Beantwoording vragen van de leden Ten Broeke en Zijlstra over de verstrekking van fruit aan scholieren
09-07-2008 | Kamerstuk | Nederlands Ministerie van Buitenlandse Zaken
Graag bied ik u hierbij, mede namens de minister van Landbouw, Natuur en Voedselkwaliteit, de antwoorden aan op de schriftelijke vragen gesteld door de leden Ten Broeke en Zijlstra over de verstrekking van fruit aan scholieren op basis van besluitvorming door de Europese Commissie. Deze vragen werden ingezonden op 20 juni 2008 met kenmerk 2070823360.

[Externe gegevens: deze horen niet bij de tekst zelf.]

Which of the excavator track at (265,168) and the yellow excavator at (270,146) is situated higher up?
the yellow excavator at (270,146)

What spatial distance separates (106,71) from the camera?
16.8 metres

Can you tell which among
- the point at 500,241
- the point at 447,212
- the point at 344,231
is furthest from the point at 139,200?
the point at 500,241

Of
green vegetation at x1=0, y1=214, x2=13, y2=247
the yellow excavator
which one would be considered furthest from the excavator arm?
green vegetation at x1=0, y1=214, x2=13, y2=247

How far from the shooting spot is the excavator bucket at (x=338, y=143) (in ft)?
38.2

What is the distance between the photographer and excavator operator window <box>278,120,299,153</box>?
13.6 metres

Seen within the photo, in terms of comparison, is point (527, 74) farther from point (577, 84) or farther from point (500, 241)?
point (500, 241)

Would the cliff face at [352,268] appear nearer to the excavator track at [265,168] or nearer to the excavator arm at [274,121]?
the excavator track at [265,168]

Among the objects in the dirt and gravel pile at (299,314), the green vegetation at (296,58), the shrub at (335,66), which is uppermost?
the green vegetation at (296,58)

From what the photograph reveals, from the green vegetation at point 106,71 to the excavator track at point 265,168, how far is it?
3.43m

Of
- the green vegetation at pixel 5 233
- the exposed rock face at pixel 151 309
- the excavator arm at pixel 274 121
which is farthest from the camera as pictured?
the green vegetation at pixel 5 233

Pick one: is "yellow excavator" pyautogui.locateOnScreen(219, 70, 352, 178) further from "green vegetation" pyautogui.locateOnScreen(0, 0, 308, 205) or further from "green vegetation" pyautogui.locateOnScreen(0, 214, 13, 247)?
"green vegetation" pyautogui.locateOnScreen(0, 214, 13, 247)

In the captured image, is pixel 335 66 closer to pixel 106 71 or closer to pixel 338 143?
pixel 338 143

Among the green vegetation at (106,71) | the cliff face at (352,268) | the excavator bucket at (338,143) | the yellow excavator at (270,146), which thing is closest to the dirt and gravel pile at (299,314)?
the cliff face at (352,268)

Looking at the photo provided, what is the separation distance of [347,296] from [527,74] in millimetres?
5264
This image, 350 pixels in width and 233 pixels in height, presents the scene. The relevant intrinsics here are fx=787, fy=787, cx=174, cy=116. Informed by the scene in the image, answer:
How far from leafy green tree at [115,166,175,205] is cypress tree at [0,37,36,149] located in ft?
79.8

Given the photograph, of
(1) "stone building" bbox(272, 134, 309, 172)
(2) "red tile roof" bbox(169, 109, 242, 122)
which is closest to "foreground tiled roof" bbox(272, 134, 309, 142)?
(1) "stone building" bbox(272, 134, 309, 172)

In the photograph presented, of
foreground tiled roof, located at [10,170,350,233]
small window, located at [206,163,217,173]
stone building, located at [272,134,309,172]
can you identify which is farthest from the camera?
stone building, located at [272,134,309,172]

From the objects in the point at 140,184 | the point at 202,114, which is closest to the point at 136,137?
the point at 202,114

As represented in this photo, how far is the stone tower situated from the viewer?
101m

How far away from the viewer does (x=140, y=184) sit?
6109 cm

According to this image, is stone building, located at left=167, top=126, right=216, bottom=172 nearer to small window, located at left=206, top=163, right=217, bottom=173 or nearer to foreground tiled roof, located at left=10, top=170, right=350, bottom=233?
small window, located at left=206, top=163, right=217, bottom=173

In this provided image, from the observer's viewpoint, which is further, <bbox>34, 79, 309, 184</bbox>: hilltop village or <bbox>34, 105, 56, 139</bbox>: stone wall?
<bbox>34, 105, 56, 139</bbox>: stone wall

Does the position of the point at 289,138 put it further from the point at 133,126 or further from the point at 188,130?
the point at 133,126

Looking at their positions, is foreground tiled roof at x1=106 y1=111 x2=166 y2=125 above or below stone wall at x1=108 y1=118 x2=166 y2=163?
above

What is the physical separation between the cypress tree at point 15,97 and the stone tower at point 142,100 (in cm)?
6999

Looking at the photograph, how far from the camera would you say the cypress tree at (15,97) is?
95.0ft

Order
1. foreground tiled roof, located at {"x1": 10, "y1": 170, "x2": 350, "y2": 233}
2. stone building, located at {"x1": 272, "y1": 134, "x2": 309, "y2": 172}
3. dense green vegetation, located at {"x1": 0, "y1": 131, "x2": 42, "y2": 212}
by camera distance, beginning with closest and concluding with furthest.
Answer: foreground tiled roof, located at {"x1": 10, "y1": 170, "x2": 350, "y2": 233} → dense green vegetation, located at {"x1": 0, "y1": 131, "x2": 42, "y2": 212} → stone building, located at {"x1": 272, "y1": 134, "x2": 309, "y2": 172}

De staatssecretaris voor Europese Zaken,
Frans Timmermans
Antwoorden van de heer Timmermans, staatssecretaris voor Europese Zaken, op vragen van de leden Ten Broeke en Zijlstra (beiden VVD) over schoolfruit.
Vraag 1
Heeft u kennisgenomen van het voornemen van de Europese Commissie om in 2009 90 miljoen euro vrij te maken ten behoeve van het uitdelen van fruit aan scholieren in de Europese Unie?1
Vraag 2
Gaat het daarbij wellicht ook om (een dirigistische vorm van) afzetbevordering? Zo ja, waarom is dat dan niet terug te vinden in de berichtgeving?
Vraag 3
Wordt van de lidstaten verwacht dat ook zij voor dit programma gelden beschikbaar stellen en worden de bijdragen afgestemd op de draagkracht van de betreffende lidstaten resp. regio's?
Vraag 4
Meent u dat dit voornemen van de Europese commissie in overeenstemming is met het subsidiariteitsbeginsel resp. met de bevoegdheden van de nationale overheden ten aanzien van (o.m.) de beleidsterreinen volksgezondheid en onderwijs? Zo ja, kunt u dat dan toelichten? Is de nationale overheid niet in staat dergelijke beslissingen zelf te nemen ten aanzien van de eigen scholen? Zo neen, waarom niet? Is dit voornemen van de Europese commissie in lijn met een Europese Unie die de nationale beleidsvrijheid respecteert? Zo ja, kunt u dat dan toelichten?
Vraag 5
Wat is uw mening over het EU-brede dirigistische karakter van dit voornemen en het afwijken van de traditionele consumentenvrijheid in de EU waarbij er sowieso alle ruimte is voor voorlichting en advisering door overheden omtrent de voors en tegens van consumptiepatronen?
Antwoord
Zoals in de antwoorden op vragen van de leden Ten Broeke en Schippers van 22 april 2008 is aangegeven heeft de Raad (Landbouw en Visserij) van 20 juni 2007 met unanimiteit een verklaring aangenomen waarin de Europese Commissie wordt gevraagd om een voorstel te doen voor een regeling voor schoolfruit, gebaseerd op een effectbeoordeling van de voordelen, de haalbaarheid en de administratieve kosten ervan. Naar verwachting zal de Europese Commissie vóór de zomervakantie het voorstel voor een schoolfruitprogramma presenteren. Ik wil dat voorstel eerst afwachten. Overeenkomstig de bestaande afspraken zal ik u dan een fiche aanbieden die wordt opgesteld door de werkgroep Beoordeling Nieuwe Commissievoorstellen (BNC). Daarin zal op de door u genoemde punten worden ingegaan. Vanzelfsprekend zal Nederland het voorstel beoordelen op eventuele (administratieve) gevolgen voor onder andere scholen.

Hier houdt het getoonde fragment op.